A brief history of Bonsai in South Africa

by Lionel Theron

Visitors to the Empire Exhibition in South Africa in 1936 were astounded to see a display of miniature trees from Japan called Bonsai. People who saw these trees still talk about them...

As far as I can ascertain the two earliest serious growers of bonsai in this country were Mrs Becky Lucas and Doug Hall.

Becky Lucas and her husband were on a visit to Japan in about 1954 when she became engrossed in the culture of bonsai. So interested was she that she went back to Japan where she spent a year or two taking classes with Japanese masters. She returned to South Africa and continued practicing her art. In 1961 she founded the Bonsai Society of South Africa in Cape Town and soon thereafter traveled throughout the country establishing branches of the Society.

The late Becky Lucas' collection of bonsai is now housed at the Botanical Garden, University of Stellenbosch, where it may be viewed.

In the meantime in about 1955 Doug Hall in Johannesburg met Dr Steven Timm who was a graduate of Rhodes University, a South African of Chinese extraction working at the Brooklyn Botanical Gardens in the USA. Dr Timm gave Doug an English translation of a book entitled 'Bonsai' by Norio Kabayashi.
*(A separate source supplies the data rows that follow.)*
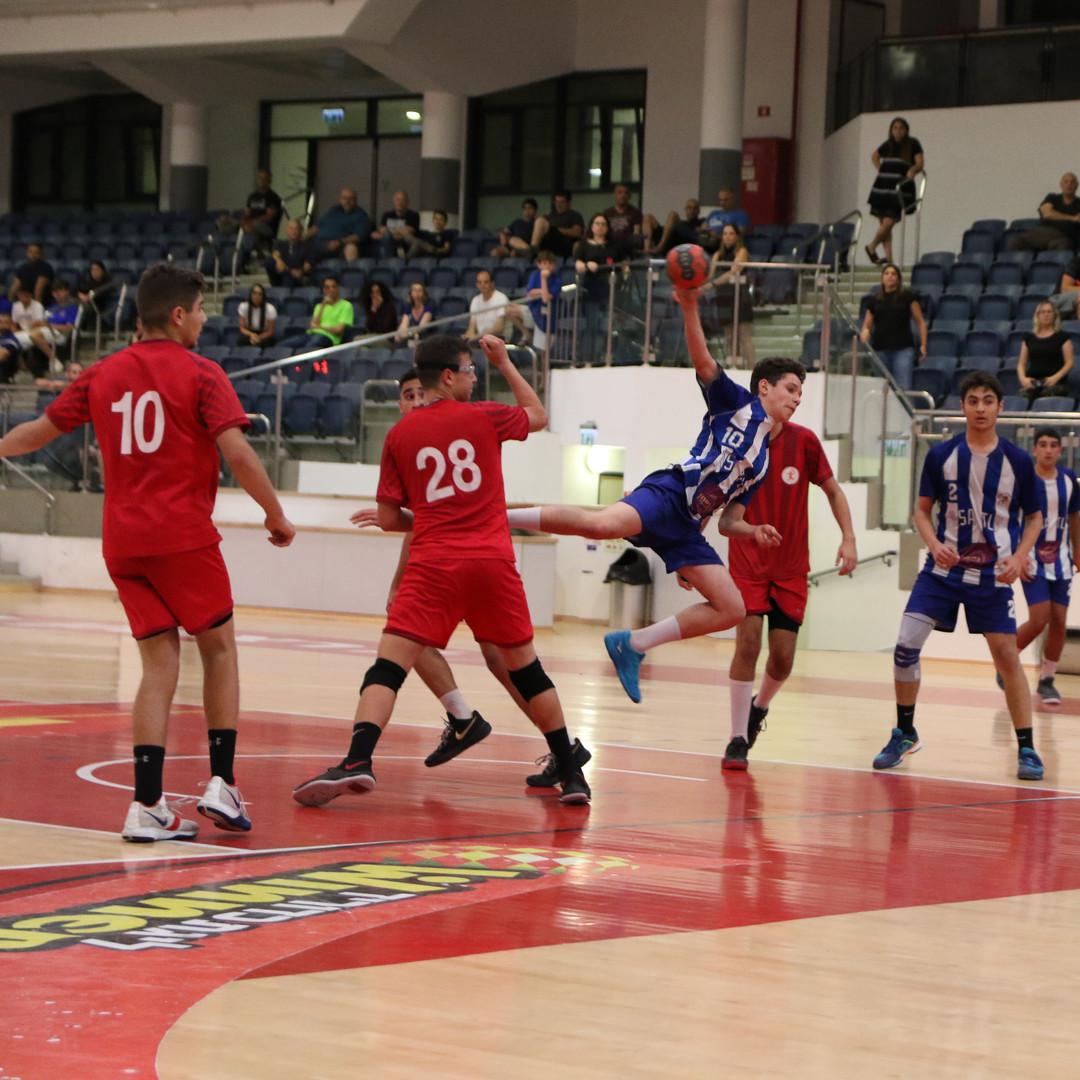 שחקן נוער אסא תל אביב קופץ בין שחקני הקבוצה היריבה לפני זריקת כדוריד לשער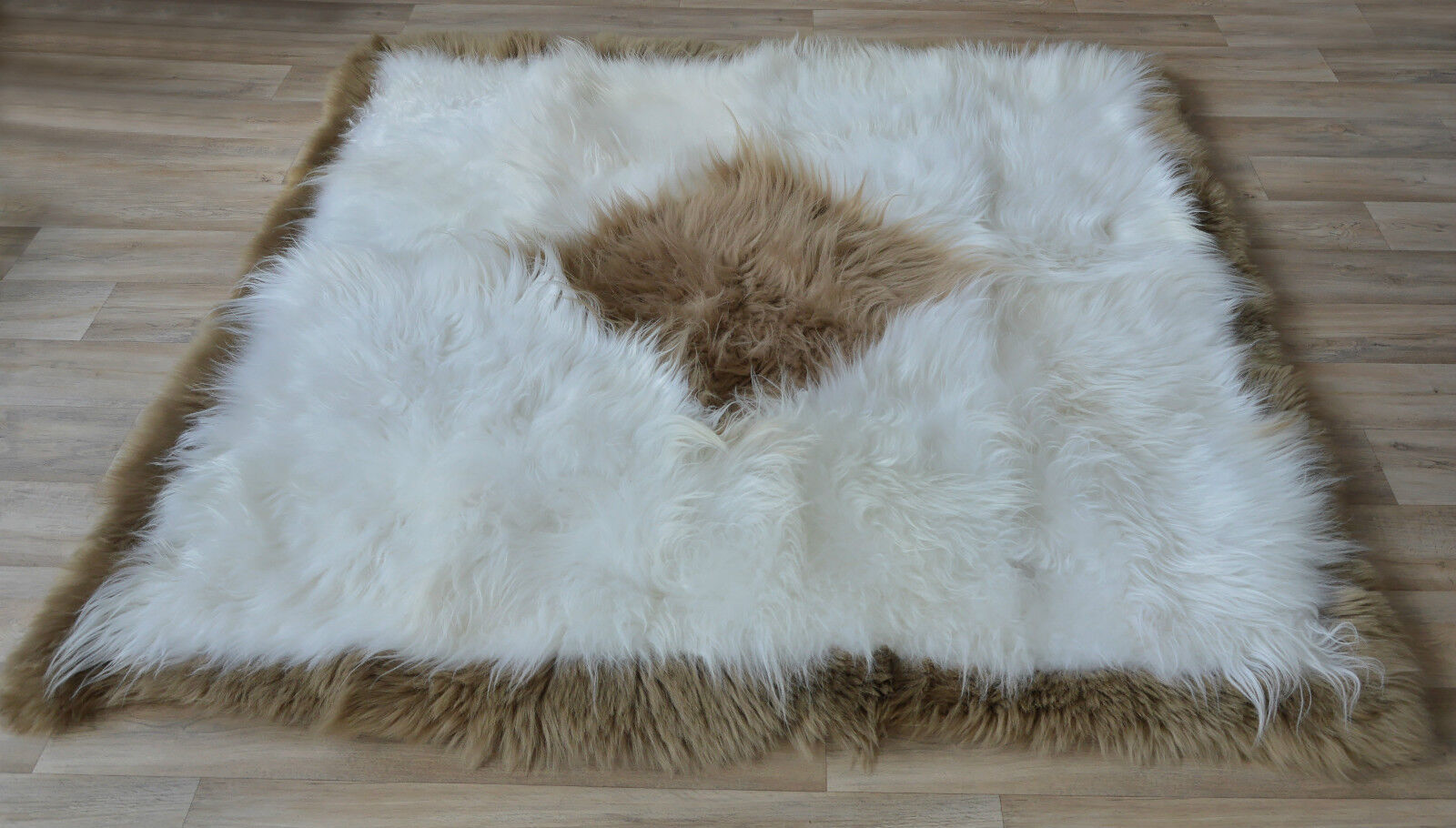 exklusiv island lammfell teppich wei braun 180 cm x 180. Black Bedroom Furniture Sets. Home Design Ideas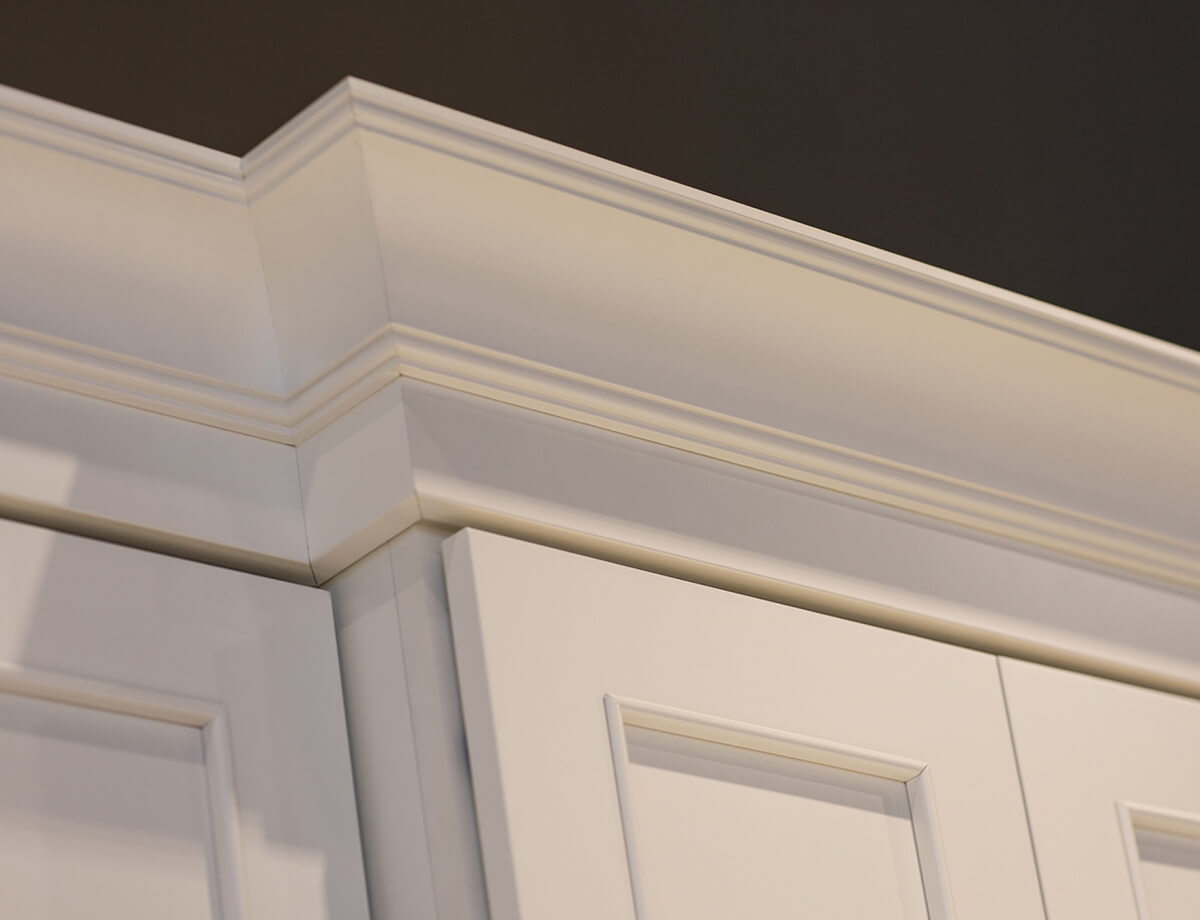 Dura Supreme Cabinetry with beautiful two piece crown molding application.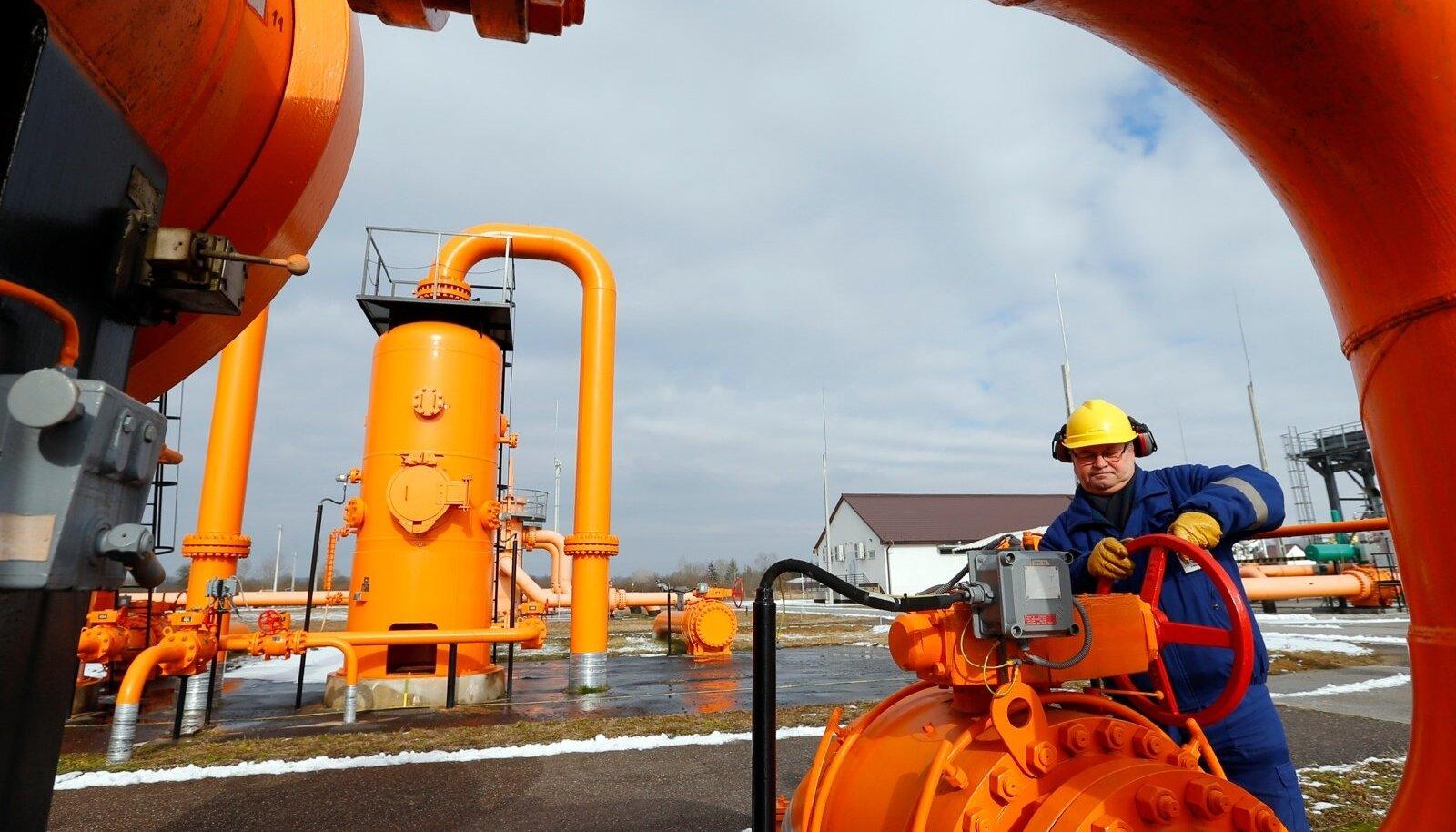 An engineer checks the gas distribution system in Beregdaroc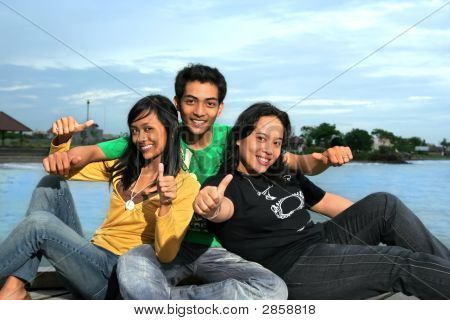 Drei Völker mit Tumb Up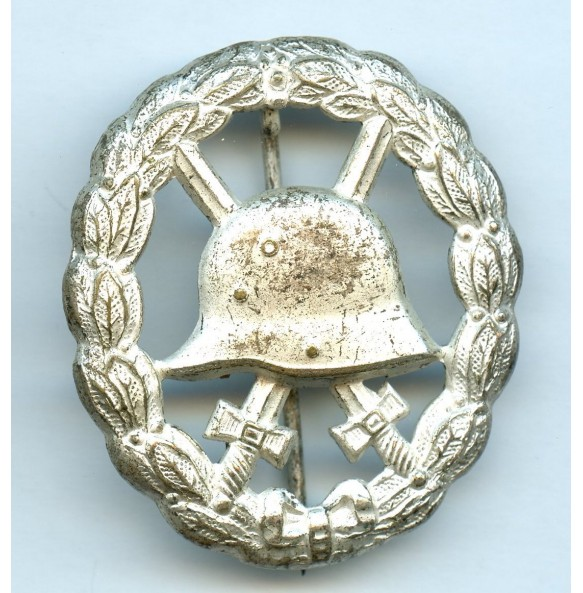WW1 wound badge in silver, cut out variant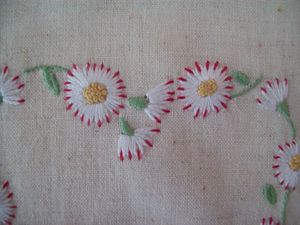 COEUR MARGUERITE BRODERIE TRADITIONNELLE (4)
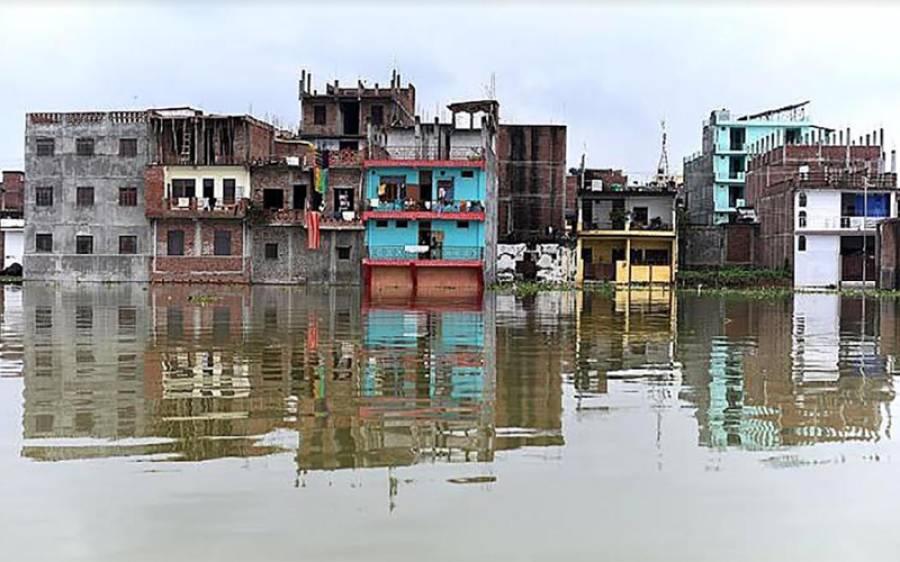 بھارت کی شمالی ریاست اتر پردیش کے ضلع پریاگ راج میں مون سون کی بارشوں کے باعث دریائے گنگا میں طغیانی کے بعد مکانات سیلاب میں نظر آرہے ہیں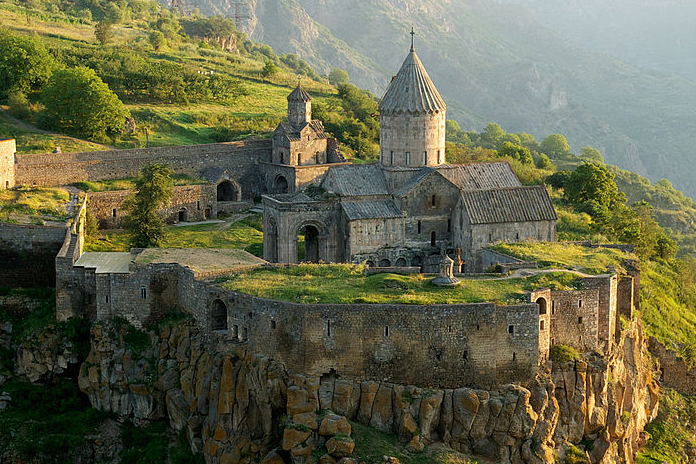 Tatev_Monaster-Armenia.jpg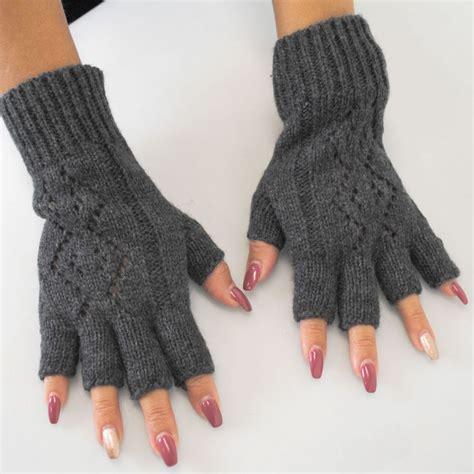 knit gloves pattern jeanne simmons pattern knit fingerless gloves gloves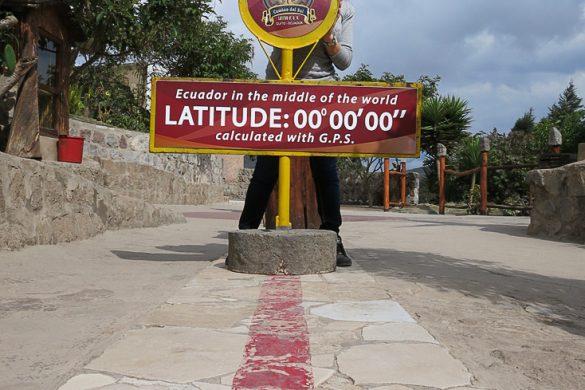 ženska na ekvatorju, Mitad del Mundo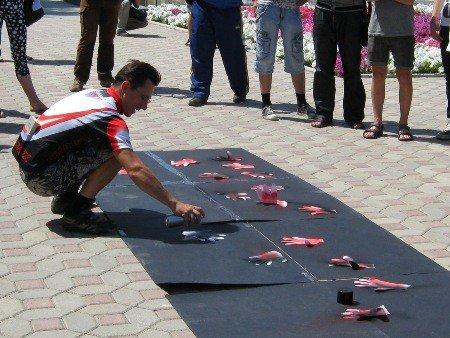 В Луганске активисты протестовали против «мажора» Ландика  (ФОТО), фото-3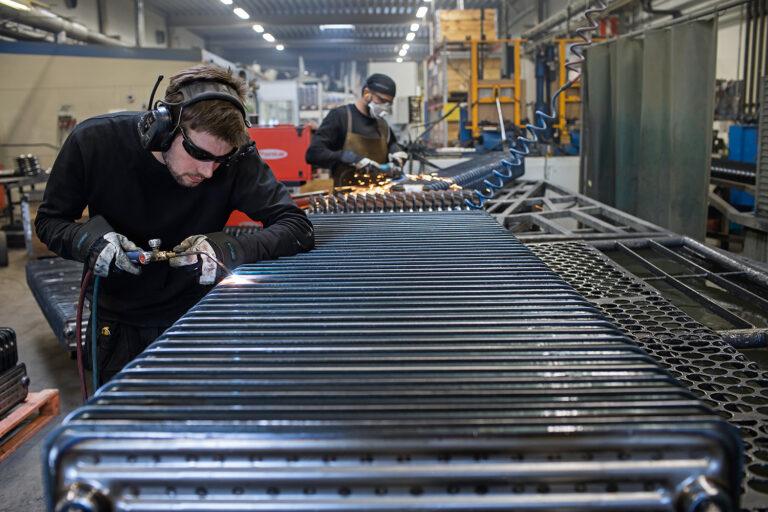 Mattias Östangård, brorson till fabrikens ägare Patrik Östangård, har precis provtryckt en radiator och svetsar nu igen ett hål. Foto: Joachim Grusell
Using this book as a guide Doug started his bonsai culture. The Transvaal Bonsai Kai was started in about 1959.

In the Transvaal the Eastern Bonsai Society was started in 1970 and since then numerous clubs have been formed throughout the country. There is even a 'Ladies Club' which meets on Monday mornings.

In late 1969 or early 1970 the Cape Bonsai Kai was founded. Amongst the founder members were:

  • Peter Hattingh who had trained as a horticulturist at Longwood Gardens in the United States of America and where a renowned bonsai collection is kept and maintained by Japanese Masters. Peter took classes at Longwood from these masters.
  • Bob Richards was in Japan during the Korean war and became engrossed in the culture of bonsai after seeing the collection in the Emperor's gardens in 1951.
  • Phil Alden is an American and was in the armed forces and stationed in Japan for many years after the war. He studied Ikebana and Bonsai with various masters and continued to practice these arts on his return to the USA and also when he came to live in South Africa. Phil and Ella have returned to San Antonio, Texas.
  • Bernard Coetzee was also a founder member and is well known in bonsai circles. He gave classes and sold bonsai as far back as 1970, possibly before that even.

Several bonsai Masters of international repute have visited South Africa from as early as 1969, amongst whom were John Naka, Melba Tucker, Shigeo Kato and Ben Oki.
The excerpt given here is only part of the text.